- Data in this exercise
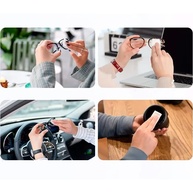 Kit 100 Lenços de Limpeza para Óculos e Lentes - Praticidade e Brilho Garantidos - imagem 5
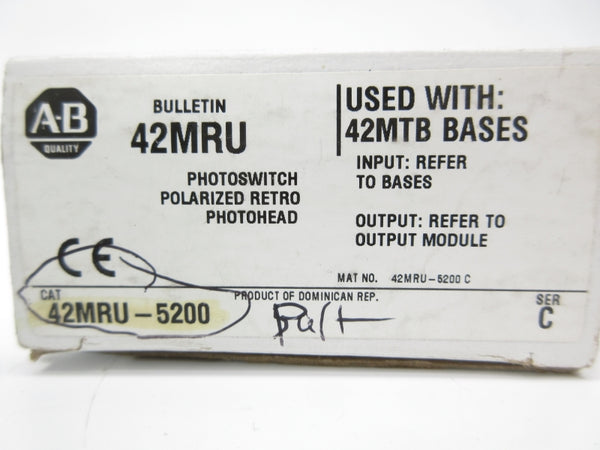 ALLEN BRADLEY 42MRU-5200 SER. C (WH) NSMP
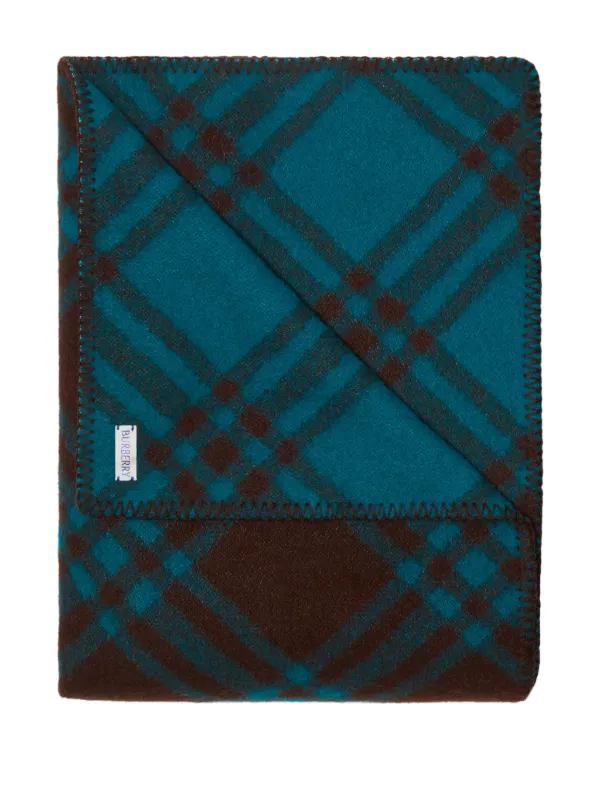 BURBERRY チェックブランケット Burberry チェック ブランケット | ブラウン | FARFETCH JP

==

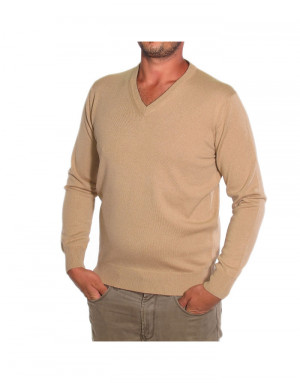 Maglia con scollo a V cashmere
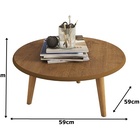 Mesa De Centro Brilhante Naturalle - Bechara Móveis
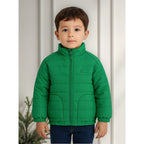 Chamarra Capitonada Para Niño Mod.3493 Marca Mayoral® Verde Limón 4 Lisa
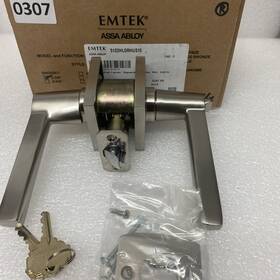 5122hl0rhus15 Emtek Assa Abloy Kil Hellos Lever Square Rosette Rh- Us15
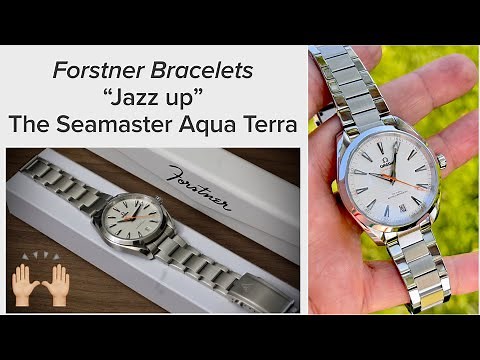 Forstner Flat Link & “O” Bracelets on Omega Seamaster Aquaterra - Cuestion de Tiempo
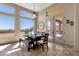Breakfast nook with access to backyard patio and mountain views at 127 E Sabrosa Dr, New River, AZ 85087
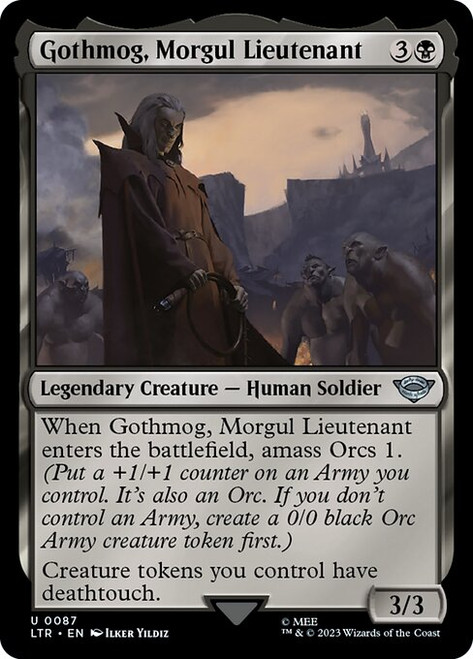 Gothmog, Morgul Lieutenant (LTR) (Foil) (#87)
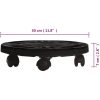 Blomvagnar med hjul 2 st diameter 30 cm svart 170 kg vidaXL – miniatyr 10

...

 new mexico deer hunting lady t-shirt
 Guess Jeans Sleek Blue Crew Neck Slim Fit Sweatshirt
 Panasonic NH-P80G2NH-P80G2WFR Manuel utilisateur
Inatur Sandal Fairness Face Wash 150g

- Task to complete
Output exactly the lines of the listing above that start with the one holding "Kit 100 Lenços" and go on through the one holding "BURBERRY チェックブランケット Burberry"; leave the pictures out.

- Exercise answer
 Kit 100 Lenços de Limpeza para Óculos e Lentes - Praticidade e Brilho Garantidos - imagem 5
 ALLEN BRADLEY 42MRU-5200 SER. C (WH) NSMP
 BURBERRY チェックブランケット Burberry チェック ブランケット | ブラウン | FARFETCH JP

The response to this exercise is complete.